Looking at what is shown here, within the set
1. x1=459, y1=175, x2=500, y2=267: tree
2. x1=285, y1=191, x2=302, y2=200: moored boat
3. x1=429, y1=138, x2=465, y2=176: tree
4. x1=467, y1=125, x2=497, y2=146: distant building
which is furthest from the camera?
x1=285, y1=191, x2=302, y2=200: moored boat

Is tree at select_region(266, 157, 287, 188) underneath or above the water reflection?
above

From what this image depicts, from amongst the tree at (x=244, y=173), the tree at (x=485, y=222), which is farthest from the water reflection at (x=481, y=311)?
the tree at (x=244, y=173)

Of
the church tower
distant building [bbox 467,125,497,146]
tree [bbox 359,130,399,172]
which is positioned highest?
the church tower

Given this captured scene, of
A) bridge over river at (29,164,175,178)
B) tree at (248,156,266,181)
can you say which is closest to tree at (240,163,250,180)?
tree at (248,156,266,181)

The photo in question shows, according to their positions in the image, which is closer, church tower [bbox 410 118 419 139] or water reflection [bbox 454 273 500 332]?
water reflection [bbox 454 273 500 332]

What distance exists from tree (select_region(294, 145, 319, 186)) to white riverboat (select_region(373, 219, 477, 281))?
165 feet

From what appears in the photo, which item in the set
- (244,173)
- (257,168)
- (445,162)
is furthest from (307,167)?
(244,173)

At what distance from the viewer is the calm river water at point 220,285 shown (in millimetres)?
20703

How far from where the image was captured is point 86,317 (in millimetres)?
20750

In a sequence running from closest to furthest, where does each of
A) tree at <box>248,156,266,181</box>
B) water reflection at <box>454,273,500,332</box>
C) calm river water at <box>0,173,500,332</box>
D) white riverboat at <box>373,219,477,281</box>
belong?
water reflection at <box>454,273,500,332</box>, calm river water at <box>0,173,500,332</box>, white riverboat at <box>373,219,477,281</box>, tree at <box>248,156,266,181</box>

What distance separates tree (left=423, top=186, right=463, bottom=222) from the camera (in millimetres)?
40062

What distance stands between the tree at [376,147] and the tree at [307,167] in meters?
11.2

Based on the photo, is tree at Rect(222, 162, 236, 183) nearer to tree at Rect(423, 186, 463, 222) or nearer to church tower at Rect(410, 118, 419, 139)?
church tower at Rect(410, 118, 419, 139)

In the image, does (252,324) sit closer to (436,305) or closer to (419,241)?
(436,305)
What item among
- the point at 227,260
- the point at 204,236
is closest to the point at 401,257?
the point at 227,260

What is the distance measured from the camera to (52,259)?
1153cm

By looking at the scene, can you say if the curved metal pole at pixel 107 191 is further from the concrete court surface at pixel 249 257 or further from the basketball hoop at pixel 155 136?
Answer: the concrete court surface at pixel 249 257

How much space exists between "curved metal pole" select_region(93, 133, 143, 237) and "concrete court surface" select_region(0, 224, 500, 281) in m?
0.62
* * * * *
> _Exercise details_:
Copy out all of the items above word for word, from the first line to the last.

> _Result below_:
Looking at what is shown here, within the set
1. x1=459, y1=175, x2=500, y2=267: tree
2. x1=285, y1=191, x2=302, y2=200: moored boat
3. x1=429, y1=138, x2=465, y2=176: tree
4. x1=467, y1=125, x2=497, y2=146: distant building
which is furthest from the camera?
x1=285, y1=191, x2=302, y2=200: moored boat

Is tree at select_region(266, 157, 287, 188) underneath or above the water reflection?
above

From what this image depicts, from amongst the tree at (x=244, y=173), the tree at (x=485, y=222), which is farthest from the water reflection at (x=481, y=311)?
the tree at (x=244, y=173)

Of
the church tower
distant building [bbox 467,125,497,146]
tree [bbox 359,130,399,172]
which is positioned highest?
the church tower

Given this captured scene, of
A) bridge over river at (29,164,175,178)
B) tree at (248,156,266,181)
can you say which is closest to tree at (240,163,250,180)?
tree at (248,156,266,181)

The photo in question shows, according to their positions in the image, which is closer, church tower [bbox 410 118 419 139] or water reflection [bbox 454 273 500 332]?
water reflection [bbox 454 273 500 332]

What distance exists from tree (select_region(294, 145, 319, 186)) to white riverboat (select_region(373, 219, 477, 281))?
165 feet

From what appears in the photo, which item in the set
- (244,173)
- (257,168)
- (445,162)
is furthest from (307,167)?
(244,173)

At what distance from the viewer is the calm river water at point 220,285 shown (in millimetres)?
20703

How far from where the image was captured is point 86,317 (in millimetres)?
20750

In a sequence running from closest to furthest, where does each of
A) tree at <box>248,156,266,181</box>
B) water reflection at <box>454,273,500,332</box>
C) calm river water at <box>0,173,500,332</box>
D) white riverboat at <box>373,219,477,281</box>
belong?
water reflection at <box>454,273,500,332</box>, calm river water at <box>0,173,500,332</box>, white riverboat at <box>373,219,477,281</box>, tree at <box>248,156,266,181</box>

What distance separates tree (left=423, top=186, right=463, bottom=222) from the camera (in millimetres)?
40062

What distance stands between the tree at [376,147] and the tree at [307,167] in meters?
11.2

Based on the photo, is tree at Rect(222, 162, 236, 183) nearer to tree at Rect(423, 186, 463, 222) or nearer to church tower at Rect(410, 118, 419, 139)?
church tower at Rect(410, 118, 419, 139)

In the image, does (252,324) sit closer to (436,305) or closer to (419,241)?
(436,305)
What item among
- the point at 227,260
- the point at 204,236
is closest to the point at 401,257?
the point at 227,260

What is the distance measured from the camera to (52,259)?
1153cm

By looking at the scene, can you say if the curved metal pole at pixel 107 191 is further from the concrete court surface at pixel 249 257 or further from the basketball hoop at pixel 155 136?
Answer: the concrete court surface at pixel 249 257

How much space exists between "curved metal pole" select_region(93, 133, 143, 237) and "concrete court surface" select_region(0, 224, 500, 281) in m?
0.62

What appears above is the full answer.